You weave dreamworlds and catastrophe out of big-city rejects. Reject cell-phones, footwear, football jerseys, tie-up bras, sunglasses, CDs. Counterfeit doesn’t quite catch it. A mofussil version of commodity is created. A purely original creature of limited resource and fantastic urge. You may scoff at these products and their adolescent desire to be like the real thing. They adorn many adolescent breasts filled with eager sexuality. The morning runner carries around leaping jaguar on his thighs. Cell-phones are repaired with new batteries and new keypads. Carefully blanketed in plastic covers. These are blessings of modernity. They must not get blemished by rain and dust. Maruti vans are repainted. With a message for Champa at the back. Champa wears a shiny butterfly on the butt of her jeans. She smiles coyly and expects you get the message. If you don’t, she conveys her indignation in SMS short-form in the dead of the night. You would not want her wait too long at the bus-stop next to the B-grade movie hall. Next to a blown-up photo of exposed breasts and an angry man. Probably called Sunehri Raat. Or something in Bhojpuri. It would ruin your nightly fantasy if she stood there too long. Her innocence corrupted in the evil company of murky sexuality. But you’d like her to waver in the hedge behind the park sometimes. Retaining guilt and shame, of course. Or else your nightly fantasy would be ruined. It’s the only thing this nightly fantasy. It keeps you going as you hang out of the trekker, as you jump across heaps of garbage, brave the kicks in your lower abdomen, fall asleep in your sweaty armpit, expect the next dot to appear soon after you join the first two. You pull together leftovers and rejects from everywhere. And weave this world. Whatever floats across the river. Whatever the big city doesn’t care for anymore. Whatever turns into mouldy obsolescence, you pick up. It’s your next dot.

Platforms



Waits for trains can be lazy or anxious. If the train is late and you are in a hurry, you may want to contract the time of wait that is inevitable. Worrying about whether you will get to your destination at the stipulated time or no. If the train is early, and you are late, you will dash across, trying to expand the pre-determined span of time that the train means to halt for. If the train is yet to arrive and you are not in any hurry to get on it, you will bide this time leisurely. Speaking to the timespace created by the elevated concrete dias called Platform. Plastic watches and fruit juice and urine will dance in front of you. Making you inhale time through the concatenation of thing and being that make space. You might also use this time to pull out of your pocket your own peculiar worries, pleasures and exhibits. Your prominent double chin or a lost lover will resurface at this point. It might mingle in the mixed company of urine and potato chips. The beggar might enter your personal thicket of worry and joy. A wafting tune of a B-grade film might entertain your wait. I am presuming that you, like me, are shy of talking to strangers.

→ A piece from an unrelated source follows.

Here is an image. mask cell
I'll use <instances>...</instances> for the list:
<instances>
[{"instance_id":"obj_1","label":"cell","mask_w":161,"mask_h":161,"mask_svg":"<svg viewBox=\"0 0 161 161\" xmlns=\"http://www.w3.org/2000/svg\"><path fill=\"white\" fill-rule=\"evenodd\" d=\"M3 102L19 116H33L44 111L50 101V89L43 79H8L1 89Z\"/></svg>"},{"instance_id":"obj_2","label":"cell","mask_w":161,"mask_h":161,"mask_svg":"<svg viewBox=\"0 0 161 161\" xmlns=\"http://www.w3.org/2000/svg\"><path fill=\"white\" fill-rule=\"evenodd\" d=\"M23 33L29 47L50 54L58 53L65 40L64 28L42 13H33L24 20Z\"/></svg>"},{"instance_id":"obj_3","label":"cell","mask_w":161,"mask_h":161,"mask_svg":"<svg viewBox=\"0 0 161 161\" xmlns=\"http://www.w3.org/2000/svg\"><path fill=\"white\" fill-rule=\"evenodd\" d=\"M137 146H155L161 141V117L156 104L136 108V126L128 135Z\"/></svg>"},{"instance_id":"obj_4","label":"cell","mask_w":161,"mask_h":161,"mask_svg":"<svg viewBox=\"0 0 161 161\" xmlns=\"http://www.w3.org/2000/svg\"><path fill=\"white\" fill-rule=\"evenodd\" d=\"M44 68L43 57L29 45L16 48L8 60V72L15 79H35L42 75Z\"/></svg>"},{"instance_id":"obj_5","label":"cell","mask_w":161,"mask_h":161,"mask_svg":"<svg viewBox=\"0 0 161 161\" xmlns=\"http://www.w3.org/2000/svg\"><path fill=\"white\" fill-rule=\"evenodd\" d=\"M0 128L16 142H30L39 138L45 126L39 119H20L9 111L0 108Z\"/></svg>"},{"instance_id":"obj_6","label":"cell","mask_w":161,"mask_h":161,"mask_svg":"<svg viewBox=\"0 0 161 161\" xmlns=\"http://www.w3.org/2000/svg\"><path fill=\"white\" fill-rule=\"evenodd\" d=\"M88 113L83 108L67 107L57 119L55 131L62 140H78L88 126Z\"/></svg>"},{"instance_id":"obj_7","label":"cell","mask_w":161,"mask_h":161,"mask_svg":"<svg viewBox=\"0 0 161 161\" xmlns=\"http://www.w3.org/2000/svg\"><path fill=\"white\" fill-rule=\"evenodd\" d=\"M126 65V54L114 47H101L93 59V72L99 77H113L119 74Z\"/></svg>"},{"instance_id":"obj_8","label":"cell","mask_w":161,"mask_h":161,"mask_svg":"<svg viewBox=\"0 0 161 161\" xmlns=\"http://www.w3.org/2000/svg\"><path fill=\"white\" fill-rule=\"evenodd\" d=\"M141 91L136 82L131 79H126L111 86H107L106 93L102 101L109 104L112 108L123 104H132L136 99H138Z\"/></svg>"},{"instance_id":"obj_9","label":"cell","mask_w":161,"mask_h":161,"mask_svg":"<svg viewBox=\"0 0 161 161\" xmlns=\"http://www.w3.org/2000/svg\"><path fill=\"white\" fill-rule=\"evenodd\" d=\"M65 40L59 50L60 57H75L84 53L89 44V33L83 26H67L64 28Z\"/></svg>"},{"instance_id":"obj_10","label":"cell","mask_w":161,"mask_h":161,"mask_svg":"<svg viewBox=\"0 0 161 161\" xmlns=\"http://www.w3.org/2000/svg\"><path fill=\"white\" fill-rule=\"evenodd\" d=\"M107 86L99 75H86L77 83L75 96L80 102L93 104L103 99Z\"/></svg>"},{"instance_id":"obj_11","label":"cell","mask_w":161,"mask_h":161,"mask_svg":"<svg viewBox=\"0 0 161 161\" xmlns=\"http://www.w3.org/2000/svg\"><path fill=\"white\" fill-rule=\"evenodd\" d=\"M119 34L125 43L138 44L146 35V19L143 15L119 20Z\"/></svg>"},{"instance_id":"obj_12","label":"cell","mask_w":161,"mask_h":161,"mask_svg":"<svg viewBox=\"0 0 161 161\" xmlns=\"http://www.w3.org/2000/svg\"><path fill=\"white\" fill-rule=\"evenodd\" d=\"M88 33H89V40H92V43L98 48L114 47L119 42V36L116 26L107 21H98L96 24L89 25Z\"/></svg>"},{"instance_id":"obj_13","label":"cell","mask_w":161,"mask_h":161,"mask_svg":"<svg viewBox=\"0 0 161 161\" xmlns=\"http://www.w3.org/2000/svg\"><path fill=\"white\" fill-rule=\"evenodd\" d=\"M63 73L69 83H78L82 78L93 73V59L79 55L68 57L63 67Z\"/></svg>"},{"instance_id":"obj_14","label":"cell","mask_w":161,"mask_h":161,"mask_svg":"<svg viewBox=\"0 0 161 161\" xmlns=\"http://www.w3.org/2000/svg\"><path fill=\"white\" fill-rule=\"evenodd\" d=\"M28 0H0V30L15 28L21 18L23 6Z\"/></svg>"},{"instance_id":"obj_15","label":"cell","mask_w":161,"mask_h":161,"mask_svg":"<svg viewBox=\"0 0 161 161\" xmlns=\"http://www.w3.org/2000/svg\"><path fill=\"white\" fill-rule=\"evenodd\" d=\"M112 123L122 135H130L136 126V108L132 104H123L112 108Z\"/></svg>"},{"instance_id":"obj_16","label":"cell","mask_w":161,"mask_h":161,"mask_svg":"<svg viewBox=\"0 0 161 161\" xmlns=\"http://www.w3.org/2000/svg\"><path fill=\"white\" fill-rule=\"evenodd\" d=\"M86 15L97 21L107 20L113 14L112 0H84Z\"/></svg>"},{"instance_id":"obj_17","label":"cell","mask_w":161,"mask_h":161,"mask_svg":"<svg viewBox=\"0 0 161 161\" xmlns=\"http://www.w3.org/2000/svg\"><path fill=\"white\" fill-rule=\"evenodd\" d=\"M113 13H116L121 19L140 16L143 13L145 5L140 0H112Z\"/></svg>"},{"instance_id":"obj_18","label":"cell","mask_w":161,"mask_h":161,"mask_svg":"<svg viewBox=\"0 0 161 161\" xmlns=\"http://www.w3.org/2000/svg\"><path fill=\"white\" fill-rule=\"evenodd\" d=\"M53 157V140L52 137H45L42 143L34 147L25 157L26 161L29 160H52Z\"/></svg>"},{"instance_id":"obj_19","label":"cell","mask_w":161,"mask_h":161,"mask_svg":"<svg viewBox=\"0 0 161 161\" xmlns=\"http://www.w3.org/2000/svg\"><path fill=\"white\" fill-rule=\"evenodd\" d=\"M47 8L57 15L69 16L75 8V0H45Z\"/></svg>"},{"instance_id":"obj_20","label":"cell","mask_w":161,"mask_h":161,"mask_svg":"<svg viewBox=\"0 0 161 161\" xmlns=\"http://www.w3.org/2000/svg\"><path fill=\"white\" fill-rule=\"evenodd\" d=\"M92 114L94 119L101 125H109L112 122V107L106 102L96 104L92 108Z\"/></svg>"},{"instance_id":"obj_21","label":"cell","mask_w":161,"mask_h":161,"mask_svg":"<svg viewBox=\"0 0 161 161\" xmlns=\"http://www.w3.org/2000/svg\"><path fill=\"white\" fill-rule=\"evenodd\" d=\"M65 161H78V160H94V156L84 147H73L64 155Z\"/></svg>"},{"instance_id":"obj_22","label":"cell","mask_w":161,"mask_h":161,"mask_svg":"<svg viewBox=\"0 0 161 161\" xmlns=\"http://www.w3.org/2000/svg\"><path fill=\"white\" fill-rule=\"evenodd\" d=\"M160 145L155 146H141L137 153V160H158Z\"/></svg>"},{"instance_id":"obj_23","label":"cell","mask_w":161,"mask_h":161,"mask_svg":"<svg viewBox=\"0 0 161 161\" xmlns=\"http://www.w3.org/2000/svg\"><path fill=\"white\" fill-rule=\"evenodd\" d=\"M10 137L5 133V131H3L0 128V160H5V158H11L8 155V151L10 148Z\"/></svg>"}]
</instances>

If you're not, then, you will probably make small talk about the declining state of the railways with a neighboring office - goer. I do not understand the lot of you chitchatters on platforms. I watch the peaceful sweat on fatty arms from a distance.

In a different timspace, platforms stage struggles with the harsh north wind. That one would have to pull one's wool collars up against. One might run into the glass cabins for waiting passengers. But I always found those nauseating. Grey residue of snow collected on the tracks. Grim, stout railway guards nodded as they passed you. You wondered if they liked their job. From the hazy grey, a pale light sharpened as your train approached. The drama of the cold ended, leading you into the respite of heated nausea.